___ PAGE ___

My FIL cheated on his wife bringing home a couple of STDs that were curable. MIL forgave him COMPLETELY...even though he treats her like crap.

Would you be as forgiving?

I don't know that I could. But, with having 2 kids and being already divorced once, I think that I would be able to look past it.....:confused:

Shannon
09-07-2006, 07:04 PM
I don't ever want to get divorced, but I do have a cheat or beat clause. If my significant other did either, I would leave without thinking twice. I think that trust is the most important thing in a marriage and if I did not trust some one, I couldn't stay.

The funny thing is, most people are probably good at forgiving, it's the forgetting that is hard. I would probably make the other persons life miserable if I stayed. I would always think that he was still cheating on me.

I don't ever want to be in this situation, but if I was, I would walk.

magnolia
09-07-2006, 07:16 PM
Like Shannon, I've never been in that situation so not sure what I would do. I know I love him and I have forgiven him for many, many things - just as he's forgiven me - but not for this. I honestly don't know what I would do - and hope to never have to find out. But it is a good question Kimberly.

___

SET EXERCISE 1: Repeat the part of the forum thread about forgiving a cheating spouse starting at "My FIL cheated" and ending at "I couldn't stay.".
SET EXERCISE 2: In the forum thread about forgiving a cheating spouse, what does Shannon call the most important thing in a marriage?

___ DATASET CONTENT ___

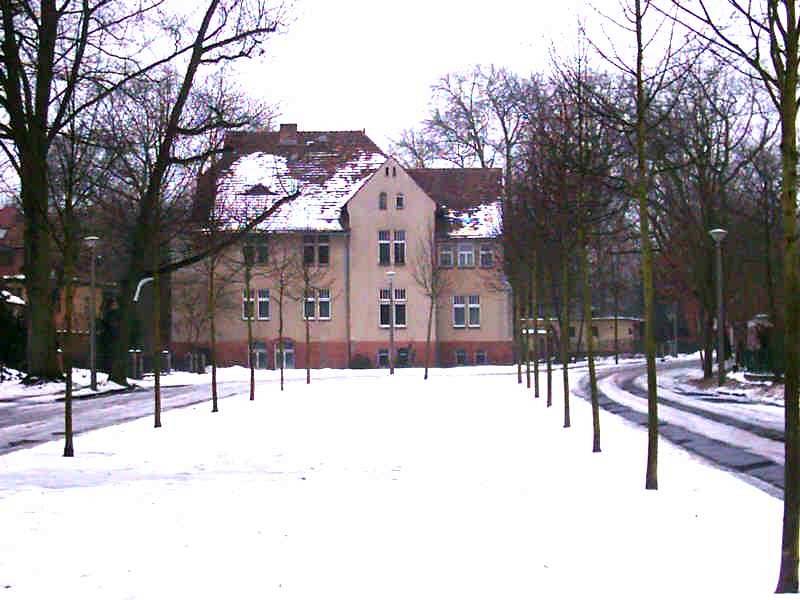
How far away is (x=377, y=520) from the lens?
10289 millimetres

___

EXERCISE RESPONSE 1:
My FIL cheated on his wife bringing home a couple of STDs that were curable. MIL forgave him COMPLETELY...even though he treats her like crap.

Would you be as forgiving?

I don't know that I could. But, with having 2 kids and being already divorced once, I think that I would be able to look past it.....:confused:

Shannon
09-07-2006, 07:04 PM
I don't ever want to get divorced, but I do have a cheat or beat clause. If my significant other did either, I would leave without thinking twice. I think that trust is the most important thing in a marriage and if I did not trust some one, I couldn't stay.

EXERCISE RESPONSE 2: Trust.